__What is asked__: Reproduce the following entries word for word, starting at the line that contains "Among the selection" and ending at the last line of the entries, with both of those lines included.

___ Dataset ___

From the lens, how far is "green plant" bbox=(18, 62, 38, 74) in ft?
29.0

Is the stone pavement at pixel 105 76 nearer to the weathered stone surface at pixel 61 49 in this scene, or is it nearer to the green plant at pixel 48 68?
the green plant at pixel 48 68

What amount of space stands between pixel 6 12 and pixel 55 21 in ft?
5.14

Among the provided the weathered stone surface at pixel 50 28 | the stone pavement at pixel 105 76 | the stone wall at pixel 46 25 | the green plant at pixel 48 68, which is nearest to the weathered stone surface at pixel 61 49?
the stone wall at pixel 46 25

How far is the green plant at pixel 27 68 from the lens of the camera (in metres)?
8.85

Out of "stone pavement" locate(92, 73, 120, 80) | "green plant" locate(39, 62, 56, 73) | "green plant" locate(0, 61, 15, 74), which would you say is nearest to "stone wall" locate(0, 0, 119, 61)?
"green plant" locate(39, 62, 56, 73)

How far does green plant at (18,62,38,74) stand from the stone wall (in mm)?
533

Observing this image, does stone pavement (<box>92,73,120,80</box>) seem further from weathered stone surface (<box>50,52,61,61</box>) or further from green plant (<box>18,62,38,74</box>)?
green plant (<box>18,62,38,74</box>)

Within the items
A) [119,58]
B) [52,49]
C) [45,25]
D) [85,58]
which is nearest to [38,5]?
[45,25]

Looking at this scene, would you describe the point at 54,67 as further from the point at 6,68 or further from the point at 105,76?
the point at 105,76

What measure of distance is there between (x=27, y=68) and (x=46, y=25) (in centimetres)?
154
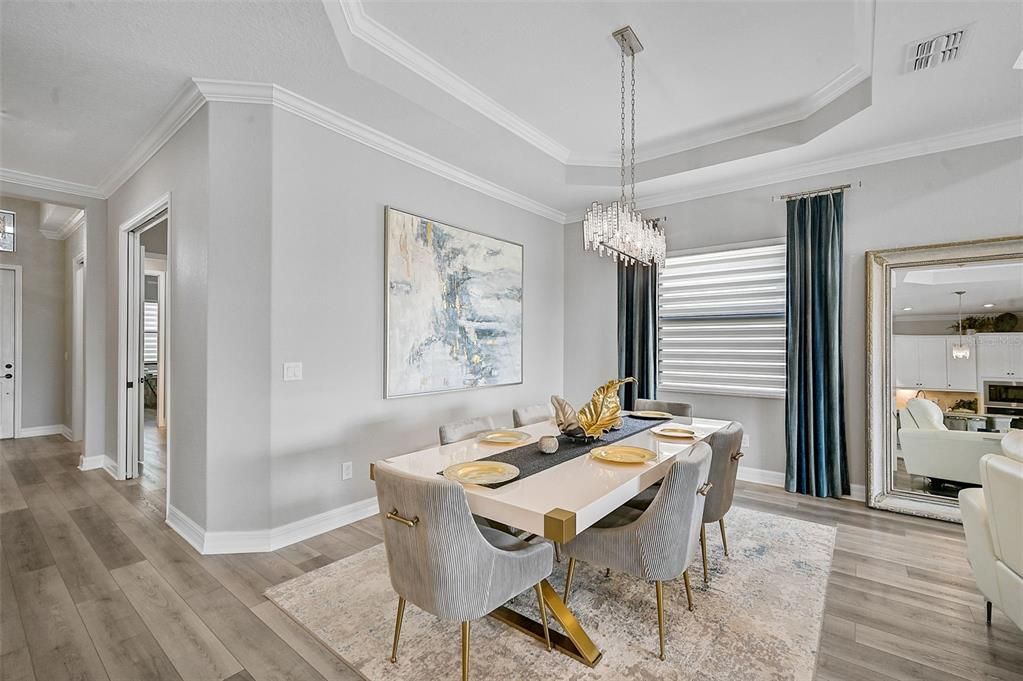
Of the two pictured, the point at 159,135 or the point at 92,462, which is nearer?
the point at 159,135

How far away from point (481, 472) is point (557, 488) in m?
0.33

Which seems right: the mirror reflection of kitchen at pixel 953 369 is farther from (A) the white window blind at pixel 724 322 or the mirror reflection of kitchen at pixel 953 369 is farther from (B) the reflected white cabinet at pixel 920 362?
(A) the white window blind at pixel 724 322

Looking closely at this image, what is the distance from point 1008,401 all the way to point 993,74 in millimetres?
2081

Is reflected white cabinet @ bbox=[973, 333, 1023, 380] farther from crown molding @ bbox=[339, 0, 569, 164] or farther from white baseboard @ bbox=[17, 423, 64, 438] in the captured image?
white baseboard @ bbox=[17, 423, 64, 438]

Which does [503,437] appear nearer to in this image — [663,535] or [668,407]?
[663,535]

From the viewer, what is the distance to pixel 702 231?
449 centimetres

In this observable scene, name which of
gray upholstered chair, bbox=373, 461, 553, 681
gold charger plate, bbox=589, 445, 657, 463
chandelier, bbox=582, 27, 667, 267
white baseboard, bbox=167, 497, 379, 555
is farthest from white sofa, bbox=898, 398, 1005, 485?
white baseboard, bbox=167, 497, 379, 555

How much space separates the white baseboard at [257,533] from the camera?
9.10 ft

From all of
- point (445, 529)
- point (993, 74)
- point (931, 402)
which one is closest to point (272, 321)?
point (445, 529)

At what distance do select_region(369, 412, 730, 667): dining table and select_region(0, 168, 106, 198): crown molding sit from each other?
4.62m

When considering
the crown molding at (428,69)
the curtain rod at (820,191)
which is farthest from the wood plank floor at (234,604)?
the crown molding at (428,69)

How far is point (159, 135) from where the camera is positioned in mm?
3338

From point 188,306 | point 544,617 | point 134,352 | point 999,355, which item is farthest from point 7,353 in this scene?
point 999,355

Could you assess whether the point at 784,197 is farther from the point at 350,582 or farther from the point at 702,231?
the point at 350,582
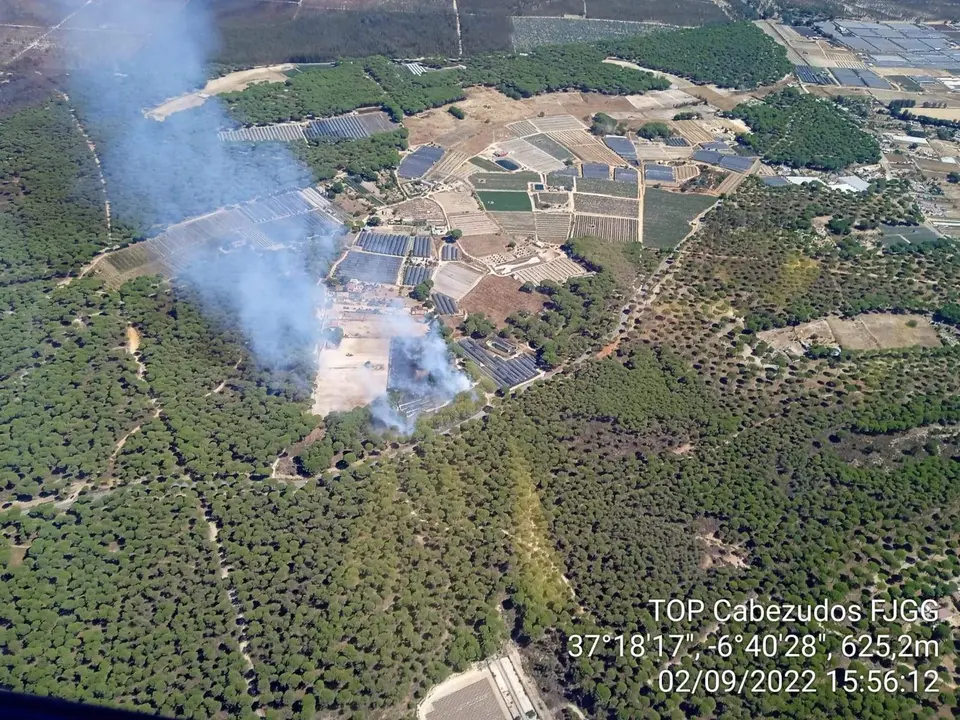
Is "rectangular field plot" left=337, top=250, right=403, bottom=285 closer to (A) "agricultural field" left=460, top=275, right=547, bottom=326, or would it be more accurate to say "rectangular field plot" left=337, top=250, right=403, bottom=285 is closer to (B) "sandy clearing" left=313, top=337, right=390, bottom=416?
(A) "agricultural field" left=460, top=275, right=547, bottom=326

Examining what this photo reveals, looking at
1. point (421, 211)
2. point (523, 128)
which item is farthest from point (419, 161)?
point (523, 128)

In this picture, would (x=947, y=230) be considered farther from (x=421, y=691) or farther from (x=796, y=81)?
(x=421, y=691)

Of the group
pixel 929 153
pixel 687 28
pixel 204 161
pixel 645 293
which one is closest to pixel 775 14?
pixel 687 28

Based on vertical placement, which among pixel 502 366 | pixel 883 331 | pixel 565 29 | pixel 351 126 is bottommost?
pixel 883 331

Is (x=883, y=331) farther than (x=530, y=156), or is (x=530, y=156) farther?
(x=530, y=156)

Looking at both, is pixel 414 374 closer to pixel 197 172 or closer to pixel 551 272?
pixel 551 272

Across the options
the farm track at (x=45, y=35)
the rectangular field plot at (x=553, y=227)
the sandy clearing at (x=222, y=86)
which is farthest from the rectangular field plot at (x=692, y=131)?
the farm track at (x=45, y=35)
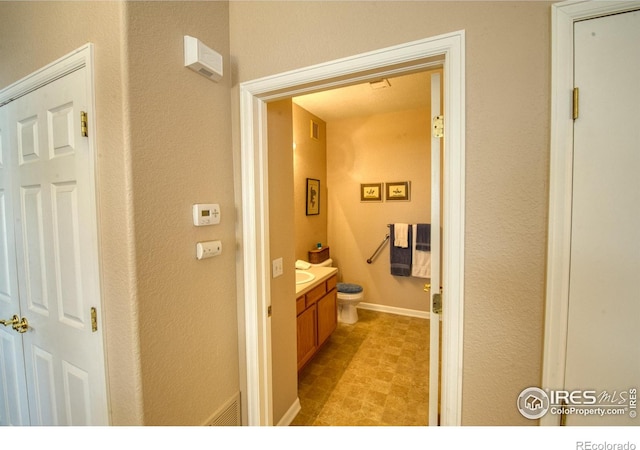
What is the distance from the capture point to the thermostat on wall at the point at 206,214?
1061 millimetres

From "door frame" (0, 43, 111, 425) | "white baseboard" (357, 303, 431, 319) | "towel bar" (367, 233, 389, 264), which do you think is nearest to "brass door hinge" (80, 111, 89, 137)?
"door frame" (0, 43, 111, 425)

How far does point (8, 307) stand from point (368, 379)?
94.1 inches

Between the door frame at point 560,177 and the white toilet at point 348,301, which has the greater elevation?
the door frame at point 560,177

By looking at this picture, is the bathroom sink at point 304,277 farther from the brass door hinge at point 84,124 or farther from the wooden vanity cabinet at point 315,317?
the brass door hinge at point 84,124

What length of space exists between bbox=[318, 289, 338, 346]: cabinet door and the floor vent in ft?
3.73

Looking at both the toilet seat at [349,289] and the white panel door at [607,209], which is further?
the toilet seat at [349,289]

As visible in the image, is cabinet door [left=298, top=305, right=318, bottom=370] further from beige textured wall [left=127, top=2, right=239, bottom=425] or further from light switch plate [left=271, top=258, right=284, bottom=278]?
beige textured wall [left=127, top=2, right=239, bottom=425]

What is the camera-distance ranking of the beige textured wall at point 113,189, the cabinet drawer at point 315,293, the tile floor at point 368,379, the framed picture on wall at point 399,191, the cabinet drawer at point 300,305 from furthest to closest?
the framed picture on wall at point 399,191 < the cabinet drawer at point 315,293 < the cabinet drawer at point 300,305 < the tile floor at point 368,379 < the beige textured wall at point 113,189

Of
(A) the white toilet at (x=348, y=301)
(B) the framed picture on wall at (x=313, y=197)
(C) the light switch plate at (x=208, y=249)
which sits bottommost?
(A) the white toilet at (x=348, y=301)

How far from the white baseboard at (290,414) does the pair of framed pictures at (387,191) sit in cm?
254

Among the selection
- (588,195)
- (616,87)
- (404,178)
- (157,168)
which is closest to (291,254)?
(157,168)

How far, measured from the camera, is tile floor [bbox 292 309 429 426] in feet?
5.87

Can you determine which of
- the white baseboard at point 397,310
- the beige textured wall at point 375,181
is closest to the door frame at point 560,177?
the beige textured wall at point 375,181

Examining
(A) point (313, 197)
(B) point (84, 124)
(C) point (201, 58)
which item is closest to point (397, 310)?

___

__Answer to the task__:
Among the selection
- (588,195)
- (616,87)
- (404,178)
- (157,168)
which is closest to (291,254)?
(157,168)

How far, measured from the camera, is tile floor [bbox 292 309 429 426] in feet?
5.87

Can you determine which of
- the white baseboard at point 397,310
- the beige textured wall at point 375,181
is closest to the door frame at point 560,177?
the beige textured wall at point 375,181

Examining
(A) point (313, 197)
(B) point (84, 124)
(C) point (201, 58)
which item is closest to point (397, 310)?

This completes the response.